■ Given task
Turn the lines of the data below, from the line containing "What spatial distance" through the end of the data, inclusive, into a Markdown table with the columns "Row" and "Line", leaving out blank lines.

■ Given records
━━━━━━━━
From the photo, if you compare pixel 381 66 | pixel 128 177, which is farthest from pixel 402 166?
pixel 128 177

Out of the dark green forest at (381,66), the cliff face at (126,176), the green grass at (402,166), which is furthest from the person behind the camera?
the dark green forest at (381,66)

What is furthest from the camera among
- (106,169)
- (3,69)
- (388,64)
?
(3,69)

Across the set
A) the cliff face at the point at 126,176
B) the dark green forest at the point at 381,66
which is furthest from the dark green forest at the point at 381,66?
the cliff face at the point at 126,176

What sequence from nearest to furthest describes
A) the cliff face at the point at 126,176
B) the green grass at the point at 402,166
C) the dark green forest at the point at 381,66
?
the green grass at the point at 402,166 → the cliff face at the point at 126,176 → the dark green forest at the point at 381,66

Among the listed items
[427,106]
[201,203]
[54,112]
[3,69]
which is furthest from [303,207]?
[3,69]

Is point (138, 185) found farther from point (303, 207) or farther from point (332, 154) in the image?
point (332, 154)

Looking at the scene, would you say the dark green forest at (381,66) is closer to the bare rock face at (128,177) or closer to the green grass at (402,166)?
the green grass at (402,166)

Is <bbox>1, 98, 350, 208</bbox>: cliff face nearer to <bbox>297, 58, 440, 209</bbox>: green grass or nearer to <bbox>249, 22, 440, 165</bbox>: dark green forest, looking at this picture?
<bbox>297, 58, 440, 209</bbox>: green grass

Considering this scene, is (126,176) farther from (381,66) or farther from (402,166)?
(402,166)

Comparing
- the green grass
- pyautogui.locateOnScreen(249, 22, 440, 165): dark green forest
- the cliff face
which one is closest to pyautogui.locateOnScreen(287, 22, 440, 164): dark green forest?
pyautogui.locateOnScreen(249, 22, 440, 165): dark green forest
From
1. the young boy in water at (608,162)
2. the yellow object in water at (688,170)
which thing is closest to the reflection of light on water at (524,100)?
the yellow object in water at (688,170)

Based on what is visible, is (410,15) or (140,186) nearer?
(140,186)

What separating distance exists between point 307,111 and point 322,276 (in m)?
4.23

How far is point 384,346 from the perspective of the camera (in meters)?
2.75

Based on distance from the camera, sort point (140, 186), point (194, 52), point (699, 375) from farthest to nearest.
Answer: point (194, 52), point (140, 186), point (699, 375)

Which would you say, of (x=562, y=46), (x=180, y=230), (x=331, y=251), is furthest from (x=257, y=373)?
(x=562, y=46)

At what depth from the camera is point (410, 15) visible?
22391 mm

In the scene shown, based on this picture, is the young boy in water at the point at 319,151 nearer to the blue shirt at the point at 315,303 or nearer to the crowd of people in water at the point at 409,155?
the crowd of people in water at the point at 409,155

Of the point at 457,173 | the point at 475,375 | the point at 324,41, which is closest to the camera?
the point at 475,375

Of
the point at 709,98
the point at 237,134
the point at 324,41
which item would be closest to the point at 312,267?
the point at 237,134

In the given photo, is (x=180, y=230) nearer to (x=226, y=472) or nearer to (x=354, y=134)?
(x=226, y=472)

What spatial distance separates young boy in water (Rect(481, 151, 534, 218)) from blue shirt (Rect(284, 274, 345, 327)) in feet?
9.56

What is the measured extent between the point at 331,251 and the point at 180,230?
━━━━━━━━
■ Solution
| Row | Line |
|---|---|
| 1 | What spatial distance separates young boy in water (Rect(481, 151, 534, 218)) from blue shirt (Rect(284, 274, 345, 327)) in feet? |
| 2 | 9.56 |
| 3 | What is the measured extent between the point at 331,251 and the point at 180,230? |